In recent years, data-driven techniques have become indispensable for extracting meaningful insights from complex atomic and subatomic simulations of colloidal and interfacial systems. In this work, we employ such techniques to investigate partial molar volumes (PMVs), water-in-oil droplet coalescence, and adsorption energetics.
PMVs provide critical insight into molecular interactions and structural organization in multicomponent systems. However, conventional PMV calculation methods are computationally intensive and procedurally complex. To address this challenge, we developed a novel PMV calculation approach based on linear regression. This method leverages systematic data sampling from standard atomistic trajectories in which system composition remains fixed throughout the simulation. The approach was validated and subsequently applied to an industrially relevant system, enabling direct correlation between atomistic solubility behavior and macroscopic properties.

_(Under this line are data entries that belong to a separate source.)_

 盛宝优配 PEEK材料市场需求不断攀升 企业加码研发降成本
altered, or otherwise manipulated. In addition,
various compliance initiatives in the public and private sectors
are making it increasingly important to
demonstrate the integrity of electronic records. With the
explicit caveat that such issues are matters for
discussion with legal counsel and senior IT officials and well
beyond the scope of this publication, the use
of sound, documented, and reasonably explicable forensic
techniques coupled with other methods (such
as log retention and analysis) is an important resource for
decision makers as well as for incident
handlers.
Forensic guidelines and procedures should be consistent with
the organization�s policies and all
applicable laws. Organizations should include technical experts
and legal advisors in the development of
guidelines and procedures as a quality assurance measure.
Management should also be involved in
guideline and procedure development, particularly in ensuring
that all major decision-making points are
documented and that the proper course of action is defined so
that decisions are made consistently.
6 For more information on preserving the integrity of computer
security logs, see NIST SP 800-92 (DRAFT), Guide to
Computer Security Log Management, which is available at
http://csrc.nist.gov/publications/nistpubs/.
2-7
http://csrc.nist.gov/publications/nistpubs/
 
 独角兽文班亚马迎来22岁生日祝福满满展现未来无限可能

In addition, data-mining analysis revealed the interplay between solute aggregation and water-in-oil nanodroplet coalescence in a ternary system comprising solute, oil, and water. A nonmonotonic dependence of solute stacking on droplet size was observed, arising from competing aggregation and adsorption effects. To further investigate droplet growth mechanisms, we developed an in-house analysis tool that extracts and quantifies water-molecule dynamics from the high-dimensional space of atomistic simulation trajectories. Our results indicate that droplet growth is dominated by the largest droplet, which acts as the primary nucleation site.

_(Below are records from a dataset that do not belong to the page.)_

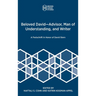 Beloved David-Advisor, Man of Understanding, and Writer: A Festschrift in Honor of David Stern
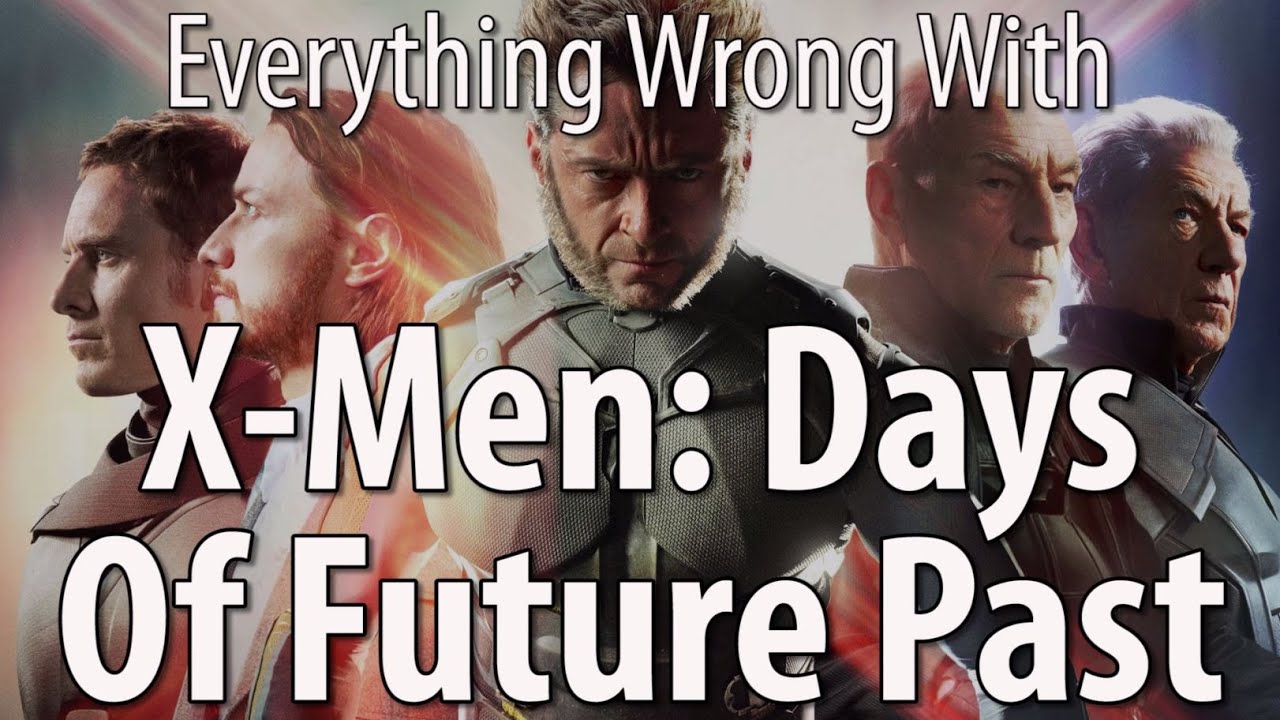 Everything Wrong With X-Men: Days of Future Past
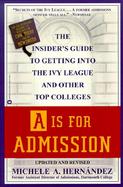 A Is for Admission The Insider's Guide to Getting into the Ivy League and Other Top Colleges cover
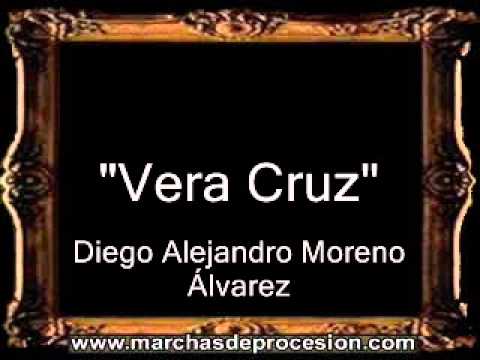Vera Cruz - Diego Alejandro Moreno Álvarez [CT]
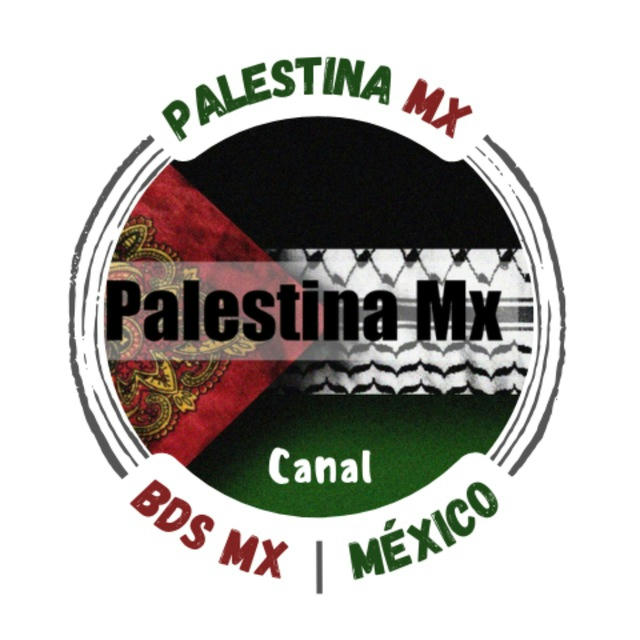 Palestina Mx | BDS Mx · México canal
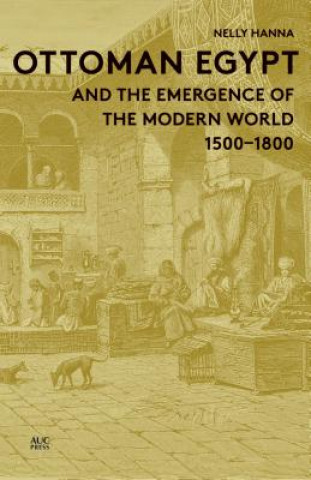 Carte Ottoman Egypt and the Emergence of the Modern World Nelly Hanna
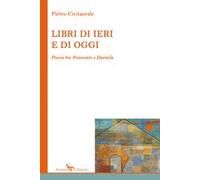 Libri di ieri e di oggi. Poesia tra Novecento e Duemila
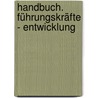 Handbuch. Führungskräfte - Entwicklung by Uwe G. Seebacher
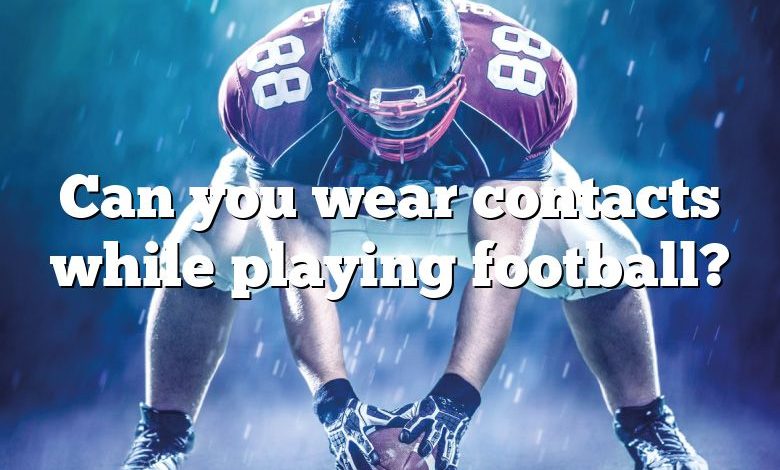 Can you wear contacts while playing football?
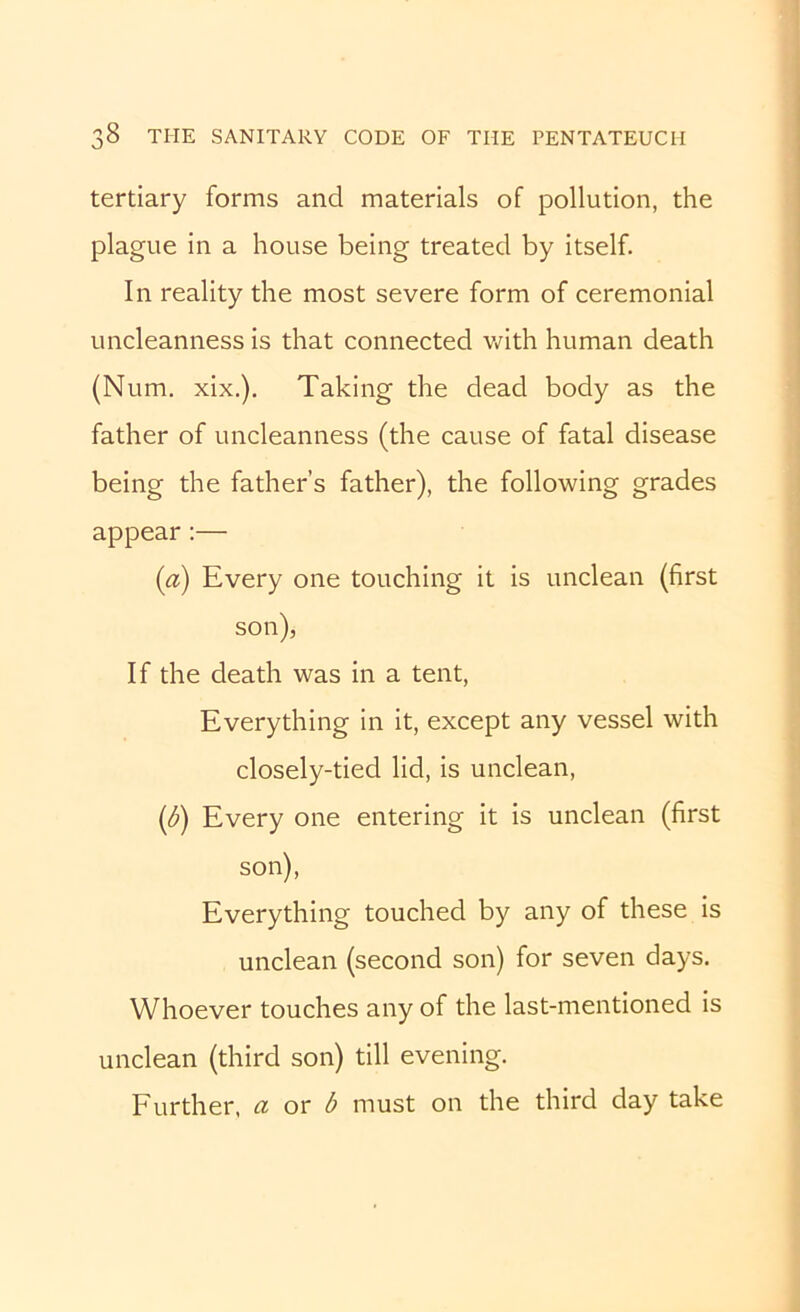 tertiary forms and materials of pollution, the plague in a house being treated by itself. In reality the most severe form of ceremonial uncleanness is that connected v/ith human death (Num. xix.). Taking the dead body as the father of uncleanness (the cause of fatal disease being the father’s father), the following grades appear:— (a) Every one touching it is unclean (first son), If the death was in a tent. Everything in it, except any vessel with closely-tied lid, is unclean, (^) Every one entering it is unclean (first son). Everything touched by any of these is unclean (second son) for seven days. Whoever touches any of the last-mentioned is unclean (third son) till evening. Further, a ox b must on the third day take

We also developed an efficient strategy to fine-tune pretrained equivariant graph neural networks (eGNNs) for predicting the adsorption energies of aromatic molecules onto solid surfaces. Aromatic systems are of particular interest due to their distinctive electronic properties and their widespread relevance in catalysis and interfacial processes.
Overall, this work demonstrates the effectiveness of data-driven approaches for analyzing complex molecular systems. The methodologies developed here are broadly applicable to a wide range of colloidal and interfacial systems and offer new avenues for understanding atomic-scale interactions and collective behaviors.